My 1980 with a 84 GTI motor wont start. When I turn the ignition on, the fuel pump runs but when I turn the ignition to start it cuts out. The PO has bypassed the fuel pump relay and it runs constantly when the ignition is on. So it not cutting out like a stock system when it gets up to pressure. As soon as turn the key to crank over the pump cuts out.

Any thoughts on this


----------



## WaterWheels (Aug 14, 2005)

Did it run before or did you buy it "as is"? The problem sounds like a splice was made into the X-mode power supply instead of the ignition power. Either one is wrong in my book as it makes the car dangerous in a way that is really not required, but hey . . . This power supply is what runs things like the rear window de-fogger or the heater fan or windshield wipers. Things that are not required for the engine to start, so more power can be directed to the starter on cold days. These things lose power when the key is switched to the cranking position and power comes back when the key is released to the run position.


----------



## TyeGTI (Apr 6, 2007)

WaterWheels said:


> Did it run before or did you buy it "as is"? The problem sounds like a splice was made into the X-mode power supply instead of the ignition power. Either one is wrong in my book as it makes the car dangerous in a way that is really not required, but hey . . . This power supply is what runs things like the rear window de-fogger or the heater fan or windshield wipers. Things that are not required for the engine to start, so more power can be directed to the starter on cold days. These things lose power when the key is switched to the cranking position and power comes back when the key is released to the run position.
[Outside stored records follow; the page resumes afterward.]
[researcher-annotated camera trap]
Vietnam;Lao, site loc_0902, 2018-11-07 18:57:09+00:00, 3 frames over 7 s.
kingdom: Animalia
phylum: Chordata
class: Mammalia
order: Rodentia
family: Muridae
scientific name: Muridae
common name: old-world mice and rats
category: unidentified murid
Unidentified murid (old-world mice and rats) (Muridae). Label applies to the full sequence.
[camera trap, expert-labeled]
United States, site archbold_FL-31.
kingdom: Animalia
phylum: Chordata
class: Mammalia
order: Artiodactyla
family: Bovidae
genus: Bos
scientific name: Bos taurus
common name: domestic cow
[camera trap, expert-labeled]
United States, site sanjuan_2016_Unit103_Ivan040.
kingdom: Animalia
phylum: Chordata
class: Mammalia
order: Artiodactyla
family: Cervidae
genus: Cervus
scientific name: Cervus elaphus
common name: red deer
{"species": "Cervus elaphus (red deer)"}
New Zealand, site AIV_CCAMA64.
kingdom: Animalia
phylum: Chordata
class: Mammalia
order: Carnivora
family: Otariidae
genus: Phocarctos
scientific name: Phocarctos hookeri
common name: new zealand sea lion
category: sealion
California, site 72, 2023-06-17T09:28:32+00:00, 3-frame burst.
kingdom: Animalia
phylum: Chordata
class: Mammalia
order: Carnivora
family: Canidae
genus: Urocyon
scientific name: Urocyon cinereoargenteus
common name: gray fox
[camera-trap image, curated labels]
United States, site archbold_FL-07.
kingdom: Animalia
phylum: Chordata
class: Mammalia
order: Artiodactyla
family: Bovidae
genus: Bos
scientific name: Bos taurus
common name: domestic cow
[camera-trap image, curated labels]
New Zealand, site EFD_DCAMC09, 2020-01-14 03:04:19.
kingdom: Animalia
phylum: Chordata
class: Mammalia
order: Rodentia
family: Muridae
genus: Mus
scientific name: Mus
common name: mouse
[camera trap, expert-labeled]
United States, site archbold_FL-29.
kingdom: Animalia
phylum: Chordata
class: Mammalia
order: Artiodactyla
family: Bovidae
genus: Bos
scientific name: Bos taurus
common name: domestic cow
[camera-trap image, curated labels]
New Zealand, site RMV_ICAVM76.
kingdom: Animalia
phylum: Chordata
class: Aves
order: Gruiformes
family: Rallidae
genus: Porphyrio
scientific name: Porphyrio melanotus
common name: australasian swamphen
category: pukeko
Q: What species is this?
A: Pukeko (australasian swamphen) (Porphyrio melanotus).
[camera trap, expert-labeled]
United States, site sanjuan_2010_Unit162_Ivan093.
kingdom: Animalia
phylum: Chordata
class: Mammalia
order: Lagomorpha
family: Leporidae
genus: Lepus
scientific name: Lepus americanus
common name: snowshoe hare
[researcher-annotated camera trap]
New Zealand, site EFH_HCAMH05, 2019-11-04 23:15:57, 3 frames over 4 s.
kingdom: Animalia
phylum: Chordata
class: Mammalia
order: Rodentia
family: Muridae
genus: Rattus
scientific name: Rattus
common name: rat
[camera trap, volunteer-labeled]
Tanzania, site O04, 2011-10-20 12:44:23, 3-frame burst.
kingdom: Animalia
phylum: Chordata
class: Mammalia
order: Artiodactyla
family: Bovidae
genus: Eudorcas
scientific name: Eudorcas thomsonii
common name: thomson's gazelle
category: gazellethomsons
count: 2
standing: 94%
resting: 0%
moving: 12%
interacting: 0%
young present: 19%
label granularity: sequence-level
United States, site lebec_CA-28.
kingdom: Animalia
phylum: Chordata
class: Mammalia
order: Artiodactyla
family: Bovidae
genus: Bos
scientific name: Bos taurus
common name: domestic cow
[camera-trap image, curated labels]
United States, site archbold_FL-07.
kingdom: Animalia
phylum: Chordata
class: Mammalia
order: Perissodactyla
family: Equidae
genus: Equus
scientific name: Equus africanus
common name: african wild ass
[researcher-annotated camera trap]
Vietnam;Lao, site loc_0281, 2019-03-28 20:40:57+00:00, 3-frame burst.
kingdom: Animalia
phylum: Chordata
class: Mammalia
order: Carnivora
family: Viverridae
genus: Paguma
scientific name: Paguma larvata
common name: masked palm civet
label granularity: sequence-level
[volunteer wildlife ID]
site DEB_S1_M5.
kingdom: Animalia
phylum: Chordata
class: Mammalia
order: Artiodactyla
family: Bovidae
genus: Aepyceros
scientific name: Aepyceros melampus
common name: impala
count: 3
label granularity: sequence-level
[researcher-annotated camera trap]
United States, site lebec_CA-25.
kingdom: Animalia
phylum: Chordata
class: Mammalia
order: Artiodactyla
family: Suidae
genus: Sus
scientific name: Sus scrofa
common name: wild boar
I did run i drove it from were I store it to the garage to work on it. Went to put it back and it wouldn't start. I didn't do anything to the electrical or fuel system.


----------



## cuppie (May 4, 2005)

It sounds like you have a bad ignition switch. Very common failure mode:
X contact (hot in Run only) works; terminal 15 (Run power) works; term. 50 (Start) works. But, term. 15 drops out when turned to Start. 
Get yourself a _quality_ new switch (I'd only use one from the dealer, or from GAP - nothing else.)
(and, if you don't still have the original, get a fuel pump relay, too. Hell, even if you do, get a new one for a spare! Same suppliers recommended.) 
New switch in hand, just drop the column plastic, unplug old switch, and plug in new. Carefully operate with a screwdriver. Car start? Tear into the column & replace the switch.


----------



## Esevw (Dec 27, 2002)

Also check your grounds, even though you didn't touch them they could've been loose or corroded from last owner... Never know. Check.


----------



## TyeGTI (Apr 6, 2007)

I going to guess water in the fuse box because I found holes in the rain tray right above it.


----------